ECLI:NL:RBLIM:2013:4790
Rechtbank Limburg
- Kort geding
- Rechtspraak.nl
Vordering tot ontruiming en betaling van huur door moeder tegen dochter
In deze zaak heeft eiseres, de moeder van gedaagde, een kort geding aangespannen tegen haar dochter met als doel de ontruiming van de woning en betaling van achterstallige huur. De procedure begon met een dagvaarding op 16 mei 2013, gevolgd door een mondelinge behandeling op 17 juni 2013, waarbij beide partijen niet persoonlijk aanwezig waren, maar zich lieten vertegenwoordigen door hun gemachtigden. Eiseres stelde dat er een huurovereenkomst was gesloten, waarbij gedaagde sinds 1 december 2009 € 600,00 per maand aan huur verschuldigd was. Gedaagde betwistte de huurovereenkomst en stelde dat eiseres geen spoedeisend belang had bij de vordering.
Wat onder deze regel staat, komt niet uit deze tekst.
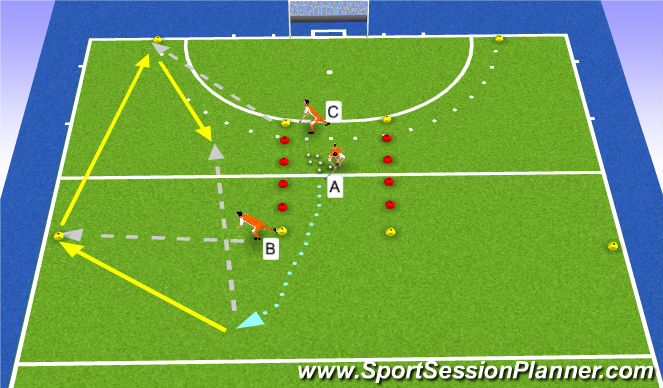 Hockey Session Plan Drill (Colour): passing/patterns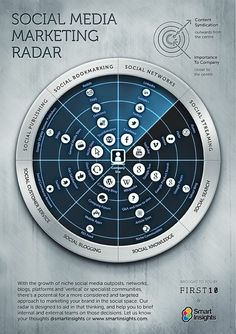 Social Media Marketing Radar [Infographic] - A great tool to use with post-its to move around and adjust tactical priorities!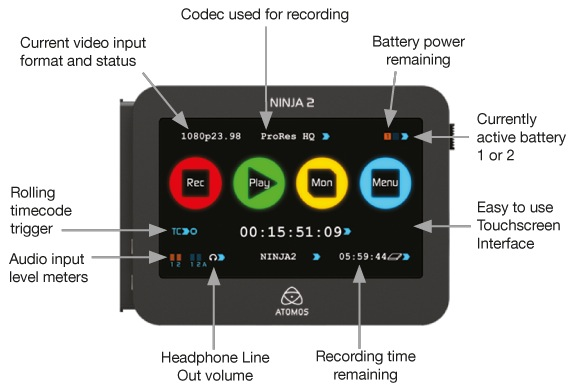 Ninja 2 ProRes HDMI Recorder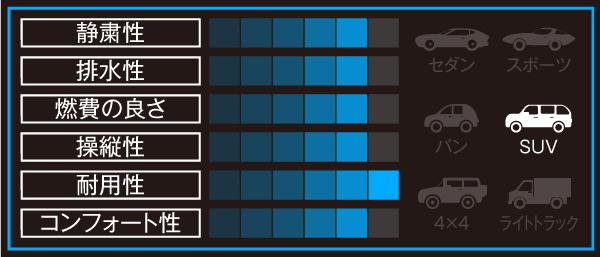 NANKANG Rollnex SP-7 の性能グラフ
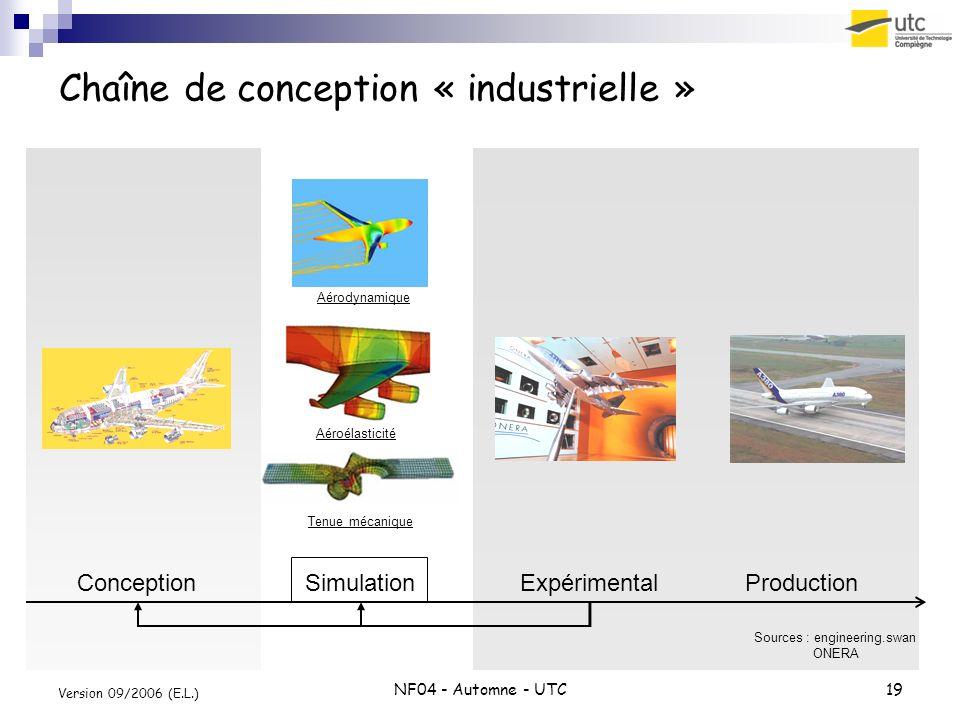 NF04 - Automne - UTC19 Version 09/2006 (E.L.) Chaîne de conception « industrielle » ConceptionSimulationExpérimentalProduction Sources : engineering.s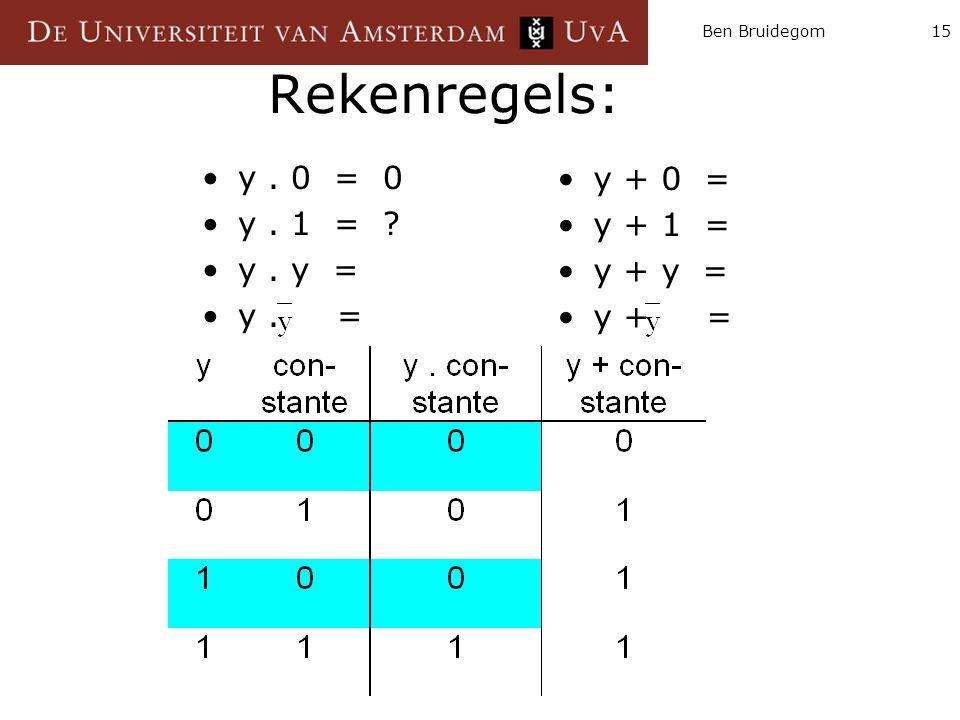 Rekenregels: y . 0 = 0 y + 0 = y . 1 = y + 1 = y . y = y + y = y . =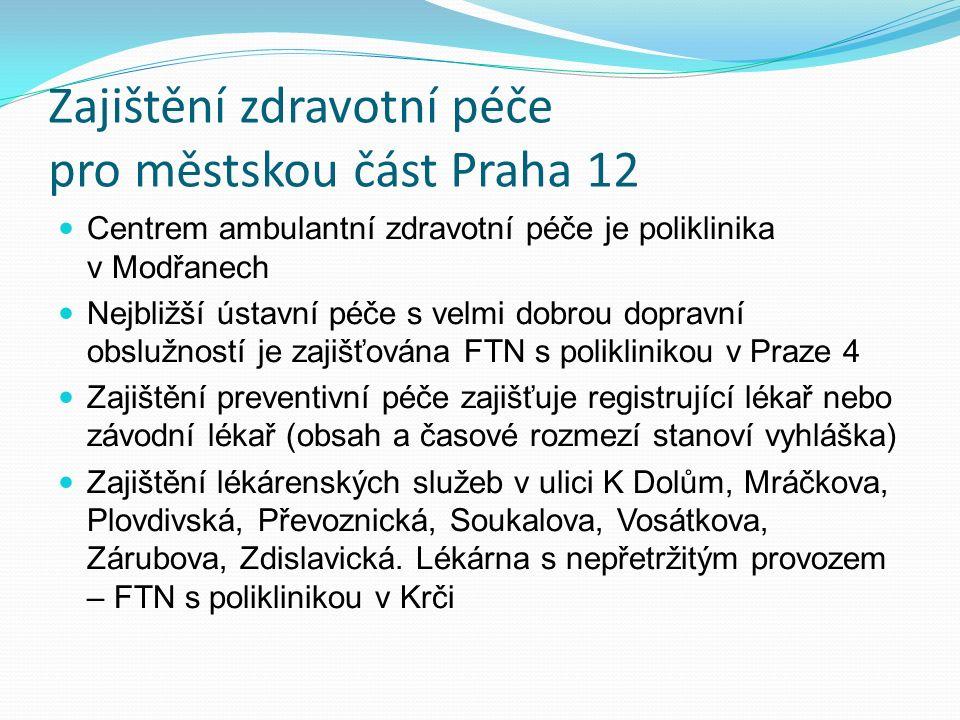 Zajištění zdravotní péče pro městskou část Praha 12 Centrem ambulantní zdravotní péče je poliklinika v Modřanech Nejbližší ústavní péče s velmi dobrou dopravní obslužností je zajišťována FTN s poliklinikou v Praze 4 Zajištění preventivní péče zajišťuje registrující lékař nebo závodní lékař (obsah a časové rozmezí stanoví vyhláška) Zajištění lékárenských služeb v ulici K Dolům, Mráčkova, Plovdivská, Převoznická, Soukalova, Vosátkova, Zárubova, Zdislavická.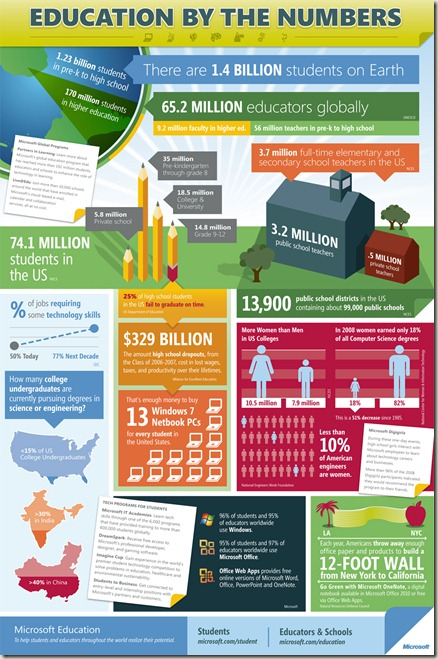 MicrosoftEducationInfographic2010[1]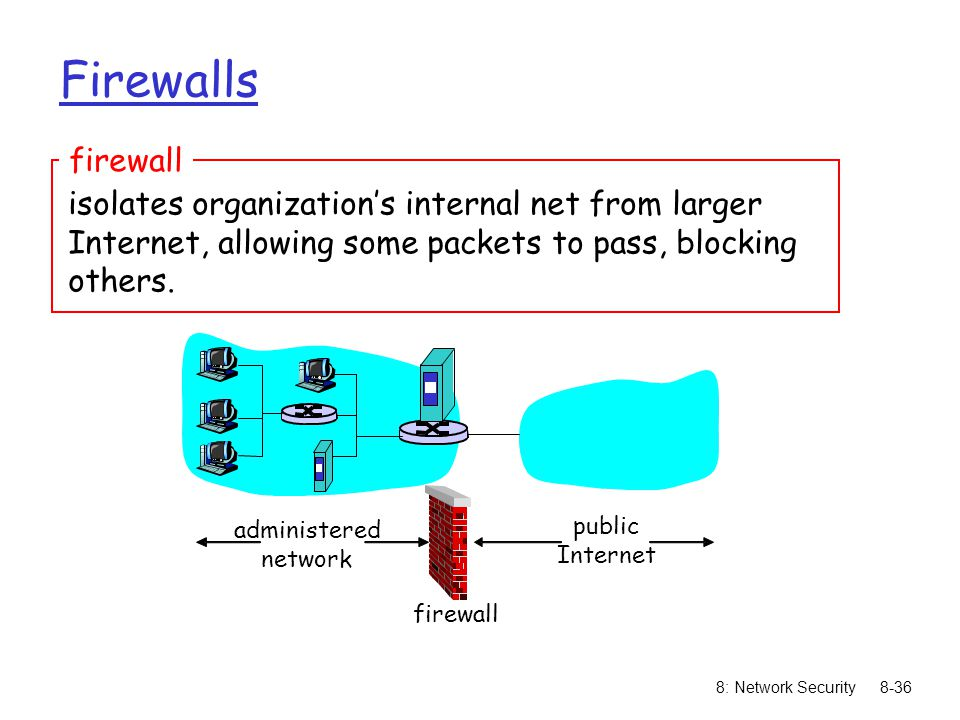 8: Network Security8-36 Firewalls isolates organization's internal net from larger Internet, allowing some packets to pass, blocking others.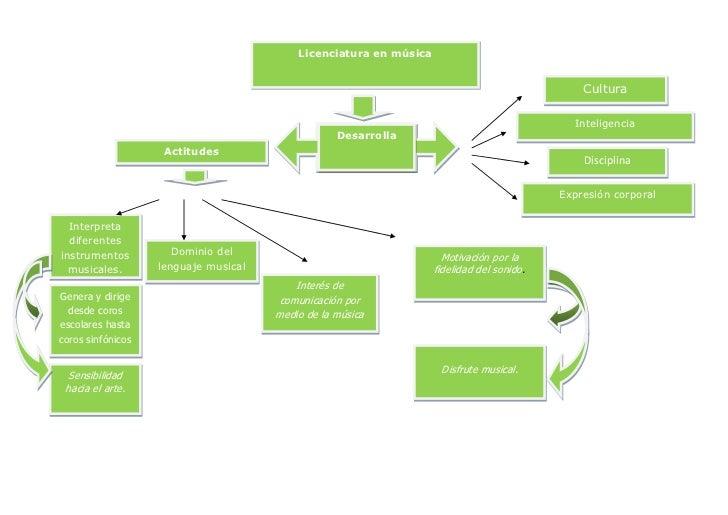Mapa conceptual licenciatura en musica
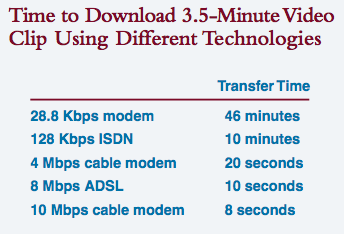 File:Bandwidth.png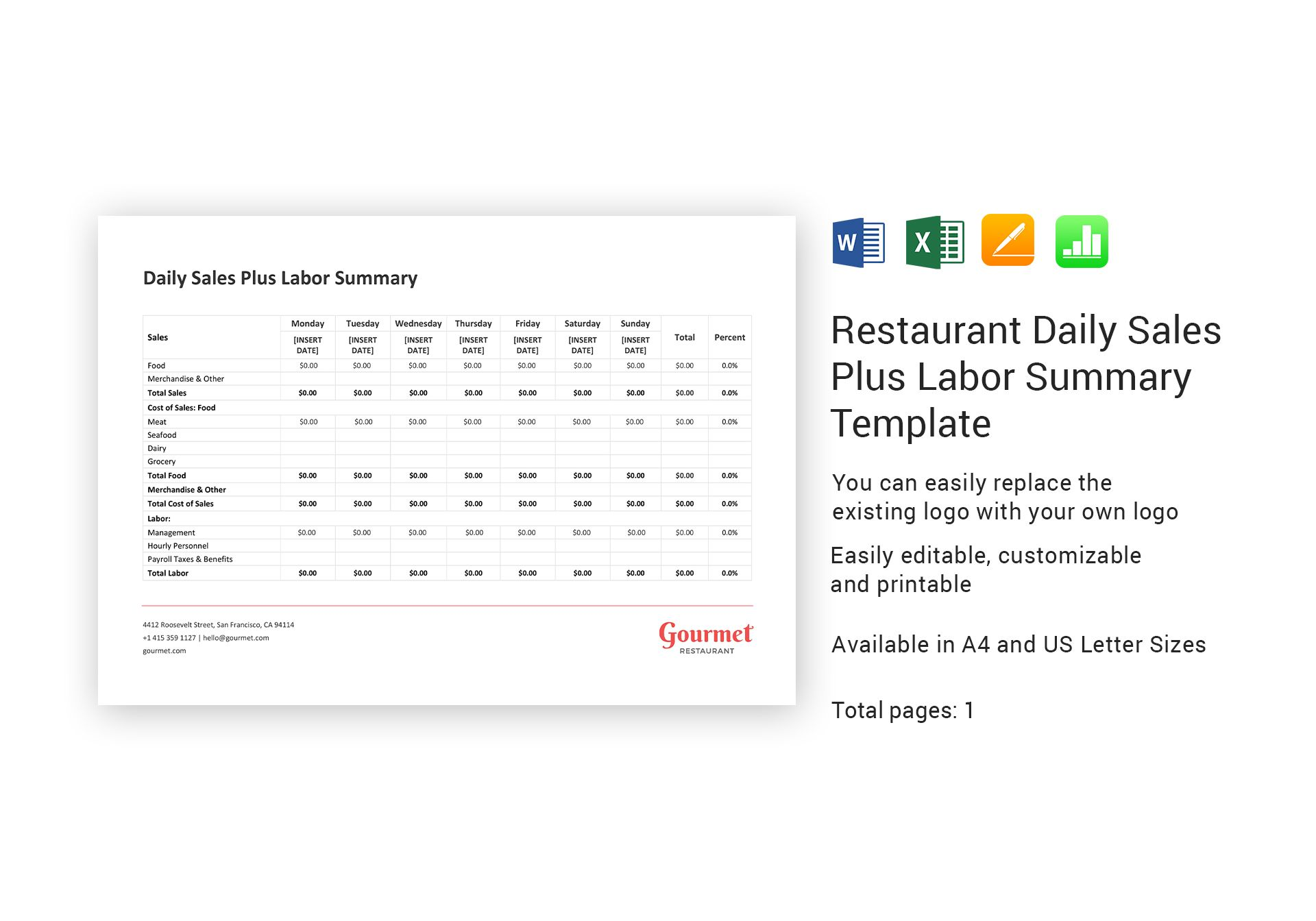 Restaurant Daily Sales Plus Labor Summary Template In Word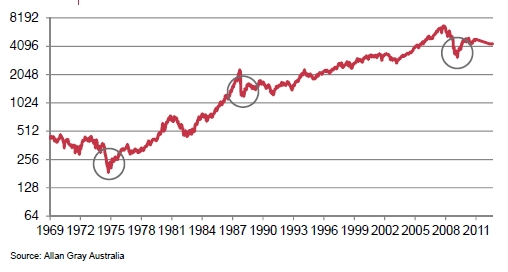 Graph 2 | Australian All Share Index since 1965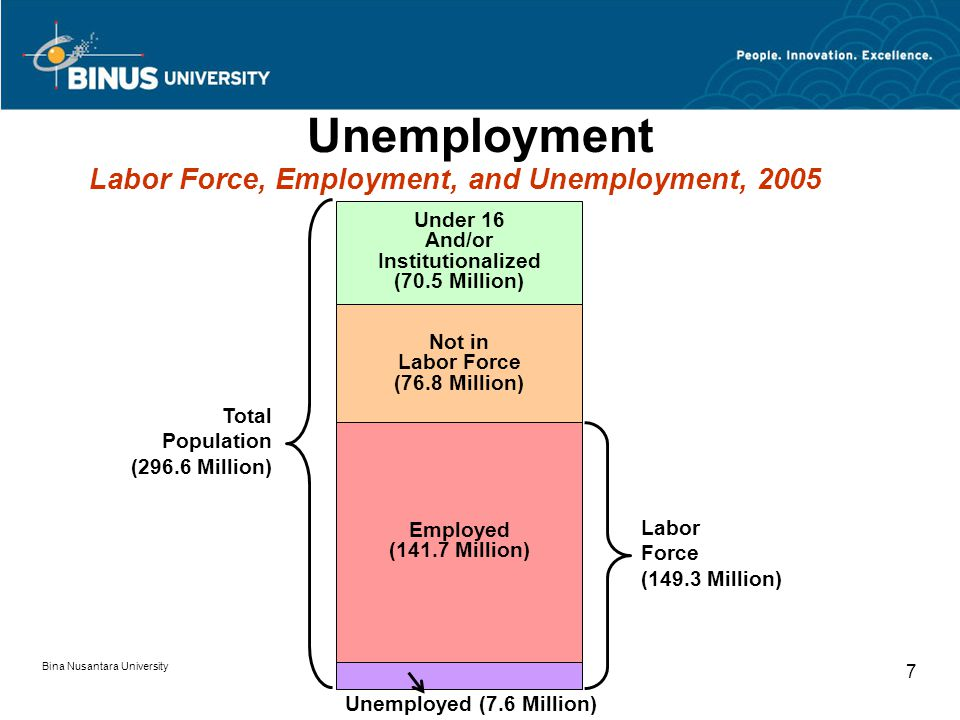 Bina Nusantara University 7 Unemployment Under 16 And/or Institutionalized (70.5 Million) Labor Force, Employment, and Unemployment, 2005 Total Popula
De kantonrechter heeft in zijn beoordeling vastgesteld dat eiseres onvoldoende heeft aangetoond dat er sprake was van een spoedeisend belang. Eiseres had aangevoerd dat zij in financiële problemen verkeerde door het uitblijven van huurbetalingen, maar gedaagde betwistte dit en voerde aan dat eiseres over voldoende financiële middelen beschikte. Daarnaast werd opgemerkt dat eiseres zelf de procedure had aangespannen, wat haar claim van psychische druk ondermijnde. De rechter concludeerde dat de lange periode van inactiviteit van eiseres in het vorderen van ontruiming ook niet bijdroeg aan de urgentie van de zaak.
Uiteindelijk heeft de kantonrechter de vordering van eiseres afgewezen en de proceskosten gecompenseerd, aangezien beide partijen bloedverwanten zijn. Dit vonnis is uitgesproken door mr. P.H. Brandts, kantonrechter, in aanwezigheid van de griffier.